Closed sbromberger closed 9 years ago
This is how things are supposed to work. To see why, consider the classical CLT-derived confidence interval: CI = [mean(x) - 2 * sem(x), mean(x) + 2 * sem(x)]
.
There is no reason to think that mean(x) - 2 * sem(x)
should be above minimum(x)
. If you impose that constraint, your inferences would be inaccurate because the frequentist guarantees you depend upon don't refer to the minimum anywhere.

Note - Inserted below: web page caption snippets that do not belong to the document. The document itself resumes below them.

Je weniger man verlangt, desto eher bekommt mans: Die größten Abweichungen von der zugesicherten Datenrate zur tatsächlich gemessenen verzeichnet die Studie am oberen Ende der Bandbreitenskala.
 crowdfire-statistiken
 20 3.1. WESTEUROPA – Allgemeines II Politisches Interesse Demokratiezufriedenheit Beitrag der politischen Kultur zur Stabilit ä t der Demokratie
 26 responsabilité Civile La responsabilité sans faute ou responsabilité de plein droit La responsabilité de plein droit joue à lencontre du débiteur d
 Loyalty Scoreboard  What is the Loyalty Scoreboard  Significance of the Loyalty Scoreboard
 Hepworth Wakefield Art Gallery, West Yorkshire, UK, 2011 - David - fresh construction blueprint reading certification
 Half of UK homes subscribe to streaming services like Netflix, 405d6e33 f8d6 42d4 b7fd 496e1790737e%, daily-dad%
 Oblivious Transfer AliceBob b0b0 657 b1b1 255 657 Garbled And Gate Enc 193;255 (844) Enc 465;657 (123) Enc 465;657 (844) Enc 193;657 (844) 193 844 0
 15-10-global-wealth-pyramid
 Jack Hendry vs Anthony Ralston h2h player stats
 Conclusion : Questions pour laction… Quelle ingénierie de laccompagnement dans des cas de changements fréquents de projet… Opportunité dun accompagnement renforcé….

Here's a simple simulation to convince you that using the minimum would lead to wrong conclusions:
using Distributions
using StatsBase
const d = Normal(0, 1)
const n = 2
function normal_ci(x)
(
mean(x) - 1.96 * sem(x),
mean(x) + 1.96 * sem(x)
)
end
function quantile_ci(x)
(
max(mean(x) - 1.96 * sem(x), minimum(x)),
min(mean(x) + 1.96 * sem(x), maximum(x)),
)
end
function simulate(get_ci)
success = 0
x = Array(Float64, n)
for sim in 1:10_000
rand!(d, x)
lower, upper = get_ci(x)
if lower <= mean(d) <= upper
success += 1
end
end
success / 10_000
end
simulate(normal_ci)
simulate(quantile_ci)
In this case, I get 70% coverage for the classical CI and 50% coverage for the CI that never goes below the minimum.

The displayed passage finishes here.